諷は本当に帰りたいと思った事がない。それが事実だ。
「…はぁー。言ってしまえば、それが原因の1つになるんじゃないか、と俺は思ってるよ。」
諷は押し黙る。
窓から見えるいつもの風景に帰りたいのか?と自分に問いかけてみた事はある。答えはそこまででもない、だった。
帰れるなら帰ってもいいかな、位の気持ちじゃもう帰れないという事だろうか。
「…僕はふうちゃんには帰ってほしいと思ってる。」
唐突に道護が口を開く。道護にしては珍しく諷の事について言い切る。その事に諷は何だかチクリとした痛みを感じた。
「…私もできれば帰りたいけど…。」
道護に拒絶されてまでここに居たい訳じゃない。諷は道護の負担になる事は望みたくなんてなかった。

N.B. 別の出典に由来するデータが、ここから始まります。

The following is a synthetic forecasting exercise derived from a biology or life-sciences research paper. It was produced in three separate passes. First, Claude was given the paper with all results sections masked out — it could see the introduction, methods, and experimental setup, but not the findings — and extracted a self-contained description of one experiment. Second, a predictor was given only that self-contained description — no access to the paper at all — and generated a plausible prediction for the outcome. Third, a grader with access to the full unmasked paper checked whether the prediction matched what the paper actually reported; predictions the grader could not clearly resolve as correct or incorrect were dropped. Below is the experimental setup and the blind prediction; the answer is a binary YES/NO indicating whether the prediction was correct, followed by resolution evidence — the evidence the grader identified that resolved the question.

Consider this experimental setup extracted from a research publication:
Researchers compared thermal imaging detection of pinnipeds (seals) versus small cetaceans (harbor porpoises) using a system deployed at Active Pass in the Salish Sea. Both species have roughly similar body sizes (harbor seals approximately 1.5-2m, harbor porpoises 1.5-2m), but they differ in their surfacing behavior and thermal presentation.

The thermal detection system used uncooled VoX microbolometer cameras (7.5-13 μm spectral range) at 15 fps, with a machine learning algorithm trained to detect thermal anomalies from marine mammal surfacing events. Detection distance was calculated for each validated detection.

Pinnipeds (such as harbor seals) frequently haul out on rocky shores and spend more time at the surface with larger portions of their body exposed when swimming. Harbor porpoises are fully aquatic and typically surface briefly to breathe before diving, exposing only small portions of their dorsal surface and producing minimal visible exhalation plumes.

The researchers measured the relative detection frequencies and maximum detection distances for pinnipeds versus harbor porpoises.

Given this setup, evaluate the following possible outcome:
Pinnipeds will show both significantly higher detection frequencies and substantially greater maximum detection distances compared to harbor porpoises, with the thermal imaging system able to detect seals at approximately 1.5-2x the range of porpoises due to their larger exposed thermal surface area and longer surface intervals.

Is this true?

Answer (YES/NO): NO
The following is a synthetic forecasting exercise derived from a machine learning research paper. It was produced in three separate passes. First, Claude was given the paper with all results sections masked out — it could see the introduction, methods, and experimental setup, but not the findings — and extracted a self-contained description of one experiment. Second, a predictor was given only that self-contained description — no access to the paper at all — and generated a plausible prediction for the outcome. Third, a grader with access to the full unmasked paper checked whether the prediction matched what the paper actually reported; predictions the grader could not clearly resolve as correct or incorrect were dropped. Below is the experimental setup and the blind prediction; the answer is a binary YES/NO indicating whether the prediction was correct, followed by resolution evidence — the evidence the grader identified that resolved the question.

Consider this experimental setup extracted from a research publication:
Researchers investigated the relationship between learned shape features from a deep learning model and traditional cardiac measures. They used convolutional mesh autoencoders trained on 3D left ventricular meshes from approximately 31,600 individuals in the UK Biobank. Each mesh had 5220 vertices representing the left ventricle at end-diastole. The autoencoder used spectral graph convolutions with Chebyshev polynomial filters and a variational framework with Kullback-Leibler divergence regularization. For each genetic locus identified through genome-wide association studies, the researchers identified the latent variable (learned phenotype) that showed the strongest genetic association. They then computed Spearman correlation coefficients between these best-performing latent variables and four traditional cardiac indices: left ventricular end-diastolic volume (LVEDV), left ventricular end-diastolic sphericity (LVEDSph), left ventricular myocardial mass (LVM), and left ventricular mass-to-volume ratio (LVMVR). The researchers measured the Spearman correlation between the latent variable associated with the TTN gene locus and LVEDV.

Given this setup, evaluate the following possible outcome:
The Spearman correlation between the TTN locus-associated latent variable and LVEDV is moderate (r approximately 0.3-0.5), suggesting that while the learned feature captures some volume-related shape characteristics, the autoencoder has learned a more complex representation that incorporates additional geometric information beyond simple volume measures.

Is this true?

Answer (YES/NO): NO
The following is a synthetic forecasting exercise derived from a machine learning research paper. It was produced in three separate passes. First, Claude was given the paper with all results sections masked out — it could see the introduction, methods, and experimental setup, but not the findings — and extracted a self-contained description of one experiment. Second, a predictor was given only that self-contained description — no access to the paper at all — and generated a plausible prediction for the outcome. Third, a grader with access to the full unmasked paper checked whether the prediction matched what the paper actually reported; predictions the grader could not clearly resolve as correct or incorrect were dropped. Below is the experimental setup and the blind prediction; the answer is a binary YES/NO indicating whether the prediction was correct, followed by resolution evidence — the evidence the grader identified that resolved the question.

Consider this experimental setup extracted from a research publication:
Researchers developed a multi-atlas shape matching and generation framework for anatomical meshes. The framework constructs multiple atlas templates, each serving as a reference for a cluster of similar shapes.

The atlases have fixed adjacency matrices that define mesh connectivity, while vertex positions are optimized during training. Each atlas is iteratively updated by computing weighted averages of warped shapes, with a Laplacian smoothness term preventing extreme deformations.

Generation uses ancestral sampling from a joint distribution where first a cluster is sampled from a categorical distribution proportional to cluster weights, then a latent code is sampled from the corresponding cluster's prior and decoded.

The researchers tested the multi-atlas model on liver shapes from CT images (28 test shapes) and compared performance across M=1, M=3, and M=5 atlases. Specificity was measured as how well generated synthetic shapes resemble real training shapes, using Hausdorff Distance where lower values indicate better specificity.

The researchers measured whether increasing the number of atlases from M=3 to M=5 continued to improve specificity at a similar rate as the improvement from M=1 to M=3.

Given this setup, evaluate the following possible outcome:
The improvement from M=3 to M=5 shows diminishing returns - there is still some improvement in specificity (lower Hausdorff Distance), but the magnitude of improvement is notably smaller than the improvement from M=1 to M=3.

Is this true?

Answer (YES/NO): YES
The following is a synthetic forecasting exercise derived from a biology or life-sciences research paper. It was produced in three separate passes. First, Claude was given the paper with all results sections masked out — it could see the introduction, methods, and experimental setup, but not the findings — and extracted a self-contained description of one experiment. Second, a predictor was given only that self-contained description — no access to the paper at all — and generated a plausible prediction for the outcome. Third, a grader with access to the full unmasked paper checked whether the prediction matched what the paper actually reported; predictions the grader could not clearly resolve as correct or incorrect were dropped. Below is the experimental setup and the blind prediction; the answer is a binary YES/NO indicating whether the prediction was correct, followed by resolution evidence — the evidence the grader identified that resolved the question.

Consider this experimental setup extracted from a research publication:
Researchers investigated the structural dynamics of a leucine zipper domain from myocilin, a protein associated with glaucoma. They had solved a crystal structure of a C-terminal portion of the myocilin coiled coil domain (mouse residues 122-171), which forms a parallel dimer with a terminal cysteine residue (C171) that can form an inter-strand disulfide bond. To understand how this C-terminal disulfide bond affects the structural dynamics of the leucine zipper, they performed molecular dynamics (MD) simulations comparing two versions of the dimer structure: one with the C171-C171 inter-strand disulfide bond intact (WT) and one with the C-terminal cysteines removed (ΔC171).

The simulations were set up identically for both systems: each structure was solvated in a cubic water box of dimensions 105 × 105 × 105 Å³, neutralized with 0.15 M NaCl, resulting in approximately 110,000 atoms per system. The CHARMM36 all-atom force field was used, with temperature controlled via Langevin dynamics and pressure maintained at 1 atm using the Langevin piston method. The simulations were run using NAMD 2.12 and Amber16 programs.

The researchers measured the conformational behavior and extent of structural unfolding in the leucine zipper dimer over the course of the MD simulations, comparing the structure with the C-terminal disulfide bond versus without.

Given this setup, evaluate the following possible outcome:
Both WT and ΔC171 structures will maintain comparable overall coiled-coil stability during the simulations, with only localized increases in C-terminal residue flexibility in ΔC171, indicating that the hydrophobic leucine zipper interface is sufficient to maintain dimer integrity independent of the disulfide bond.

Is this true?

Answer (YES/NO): NO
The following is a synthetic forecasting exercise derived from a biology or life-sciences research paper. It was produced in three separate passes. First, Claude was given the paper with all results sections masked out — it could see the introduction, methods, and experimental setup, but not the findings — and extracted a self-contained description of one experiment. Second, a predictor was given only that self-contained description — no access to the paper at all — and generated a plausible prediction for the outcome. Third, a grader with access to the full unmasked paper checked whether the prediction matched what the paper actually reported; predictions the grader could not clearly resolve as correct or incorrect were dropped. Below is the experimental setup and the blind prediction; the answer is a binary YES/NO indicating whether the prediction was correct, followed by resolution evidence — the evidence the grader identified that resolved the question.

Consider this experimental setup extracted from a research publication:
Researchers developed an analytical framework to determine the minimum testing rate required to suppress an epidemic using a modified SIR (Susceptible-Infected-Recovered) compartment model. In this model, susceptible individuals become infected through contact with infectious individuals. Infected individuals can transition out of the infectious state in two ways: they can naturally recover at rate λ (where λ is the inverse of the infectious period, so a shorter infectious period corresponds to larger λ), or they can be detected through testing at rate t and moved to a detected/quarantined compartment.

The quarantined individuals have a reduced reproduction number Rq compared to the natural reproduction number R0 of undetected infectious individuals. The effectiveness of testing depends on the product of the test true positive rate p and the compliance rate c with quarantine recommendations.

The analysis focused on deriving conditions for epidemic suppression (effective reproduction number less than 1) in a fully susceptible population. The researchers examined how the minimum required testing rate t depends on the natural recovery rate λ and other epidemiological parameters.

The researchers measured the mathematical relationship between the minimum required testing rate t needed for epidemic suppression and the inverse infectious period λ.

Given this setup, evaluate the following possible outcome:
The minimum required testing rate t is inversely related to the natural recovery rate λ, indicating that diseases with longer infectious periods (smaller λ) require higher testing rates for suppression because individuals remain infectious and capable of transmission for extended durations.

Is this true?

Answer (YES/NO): NO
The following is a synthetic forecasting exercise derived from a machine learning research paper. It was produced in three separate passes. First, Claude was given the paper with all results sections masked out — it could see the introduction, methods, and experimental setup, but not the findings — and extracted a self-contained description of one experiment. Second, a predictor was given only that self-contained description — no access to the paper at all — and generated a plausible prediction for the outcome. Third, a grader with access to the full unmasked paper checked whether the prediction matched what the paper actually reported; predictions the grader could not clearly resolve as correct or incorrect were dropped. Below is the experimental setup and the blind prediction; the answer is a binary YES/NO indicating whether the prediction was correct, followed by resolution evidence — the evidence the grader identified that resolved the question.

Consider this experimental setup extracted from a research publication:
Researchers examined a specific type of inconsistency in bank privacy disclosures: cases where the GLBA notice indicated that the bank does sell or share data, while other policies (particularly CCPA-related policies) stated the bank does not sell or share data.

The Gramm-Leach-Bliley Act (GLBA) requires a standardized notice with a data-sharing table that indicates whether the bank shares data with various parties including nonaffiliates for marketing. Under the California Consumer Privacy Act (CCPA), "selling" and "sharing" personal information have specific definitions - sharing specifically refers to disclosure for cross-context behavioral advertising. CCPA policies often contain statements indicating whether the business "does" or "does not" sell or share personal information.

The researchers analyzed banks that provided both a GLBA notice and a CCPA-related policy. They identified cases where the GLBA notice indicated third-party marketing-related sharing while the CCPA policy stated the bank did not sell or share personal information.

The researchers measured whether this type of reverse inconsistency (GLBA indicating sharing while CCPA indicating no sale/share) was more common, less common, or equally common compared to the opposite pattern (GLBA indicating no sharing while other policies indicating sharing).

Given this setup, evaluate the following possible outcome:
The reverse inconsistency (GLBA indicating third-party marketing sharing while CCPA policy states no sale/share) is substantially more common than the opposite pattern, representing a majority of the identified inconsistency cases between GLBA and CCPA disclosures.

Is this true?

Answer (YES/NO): NO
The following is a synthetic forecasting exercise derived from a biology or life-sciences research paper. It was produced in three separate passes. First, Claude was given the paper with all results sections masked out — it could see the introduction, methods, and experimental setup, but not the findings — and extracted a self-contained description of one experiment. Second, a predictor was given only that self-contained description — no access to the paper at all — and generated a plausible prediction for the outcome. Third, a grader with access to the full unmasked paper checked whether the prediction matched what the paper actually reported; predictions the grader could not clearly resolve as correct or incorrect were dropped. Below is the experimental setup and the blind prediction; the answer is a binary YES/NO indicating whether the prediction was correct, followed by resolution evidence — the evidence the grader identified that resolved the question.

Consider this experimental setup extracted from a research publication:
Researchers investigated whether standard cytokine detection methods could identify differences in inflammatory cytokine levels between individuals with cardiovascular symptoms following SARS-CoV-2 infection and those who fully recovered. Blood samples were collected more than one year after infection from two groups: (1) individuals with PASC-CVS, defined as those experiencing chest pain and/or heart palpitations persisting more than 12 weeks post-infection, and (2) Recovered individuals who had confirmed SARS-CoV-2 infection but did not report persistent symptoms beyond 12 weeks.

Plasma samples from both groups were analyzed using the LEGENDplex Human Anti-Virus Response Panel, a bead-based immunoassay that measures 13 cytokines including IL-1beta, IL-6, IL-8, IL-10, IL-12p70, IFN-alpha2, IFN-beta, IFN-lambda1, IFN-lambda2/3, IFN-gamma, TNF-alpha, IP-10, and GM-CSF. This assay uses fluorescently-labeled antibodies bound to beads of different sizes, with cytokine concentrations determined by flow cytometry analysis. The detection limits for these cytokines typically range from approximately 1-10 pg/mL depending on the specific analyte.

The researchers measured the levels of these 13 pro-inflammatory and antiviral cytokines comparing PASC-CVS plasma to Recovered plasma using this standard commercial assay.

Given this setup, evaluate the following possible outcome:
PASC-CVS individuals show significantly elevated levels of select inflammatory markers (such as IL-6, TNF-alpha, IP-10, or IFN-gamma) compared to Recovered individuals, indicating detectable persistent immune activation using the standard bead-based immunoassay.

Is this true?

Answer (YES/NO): NO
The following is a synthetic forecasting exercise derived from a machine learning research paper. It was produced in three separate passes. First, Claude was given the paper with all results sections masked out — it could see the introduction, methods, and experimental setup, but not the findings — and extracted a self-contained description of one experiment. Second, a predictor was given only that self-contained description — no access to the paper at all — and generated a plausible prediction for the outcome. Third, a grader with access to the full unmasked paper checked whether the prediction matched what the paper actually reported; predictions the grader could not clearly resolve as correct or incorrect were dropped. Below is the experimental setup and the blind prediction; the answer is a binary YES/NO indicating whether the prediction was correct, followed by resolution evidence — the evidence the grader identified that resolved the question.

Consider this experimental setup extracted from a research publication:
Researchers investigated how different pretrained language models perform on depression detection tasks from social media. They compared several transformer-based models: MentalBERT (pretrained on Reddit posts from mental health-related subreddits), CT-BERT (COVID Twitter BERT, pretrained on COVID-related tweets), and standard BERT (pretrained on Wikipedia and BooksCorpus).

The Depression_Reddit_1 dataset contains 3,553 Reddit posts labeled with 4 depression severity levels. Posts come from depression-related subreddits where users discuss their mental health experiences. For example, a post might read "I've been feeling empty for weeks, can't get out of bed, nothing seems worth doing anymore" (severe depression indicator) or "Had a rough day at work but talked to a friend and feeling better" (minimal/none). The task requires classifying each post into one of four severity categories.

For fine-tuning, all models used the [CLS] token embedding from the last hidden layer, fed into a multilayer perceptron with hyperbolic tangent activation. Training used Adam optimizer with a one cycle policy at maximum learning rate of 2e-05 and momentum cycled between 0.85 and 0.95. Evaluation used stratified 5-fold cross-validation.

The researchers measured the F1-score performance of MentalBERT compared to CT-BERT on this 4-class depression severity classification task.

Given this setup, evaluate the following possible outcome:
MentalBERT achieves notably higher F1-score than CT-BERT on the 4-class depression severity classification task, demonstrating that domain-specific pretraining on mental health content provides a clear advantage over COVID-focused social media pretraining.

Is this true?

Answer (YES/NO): NO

「ふうちゃん、そういう意味じゃないよ?ここに居てくれるのは少しも負担じゃないからね。…ただ、ふうちゃんには元の世界の中で笑っててほしいな、って意味だよ?」
道護が声に出してもいない諷の気持ちを読んだかのように諷に向き直る。
「う、ん。」
負担になりたくないのに、諷の何もかもが道護任せな事に歯痒くもある。
「…お前らは相変わらず、か。…もし、諷ちゃんの気持ちで行き来できるのだとしたら、帰れない事も無いんじゃねぇかと思う。」
「そ、うなんですか?」
諷は期待に満ちてオーナーを見る。
「ちょっと考えてみれば行き着くだろう?諷ちゃんが本当に居たいと思う場所が諷ちゃんの世界になる。それだけだ。」
「…ちょっと意味が分からない…。」
諷は軽く頭を押さえる。解決したようで何も解決できていないような…。
「つまり、ふうちゃんに本当に帰りたいって思わせれば帰せる、という事か…。」
「…そうなるが、…ただ、諷ちゃんがアランドの世界で生きたいと思ったら2度とコランドには戻れねぇだろうな…。」
「え?何で?オーナーもミチくんも行き来できるんですよね?」
諷の疑問に明らかに、しまった!という顔をするオーナーとそれを咎めるように鋭く睨む道護に諷は困惑する。
「…俺らには条件が色々あってだな、…その、まぁ、なんだ、…道護に聞いてくれよ。」
オーナーは歯切れ悪くそう言うが、さっきからそんなオーナーを睨んでいる道護にはちょっと聞き難い。
黙って2人を見ていると降参、とばかりにオーナーが席を立ちつつ一言残す。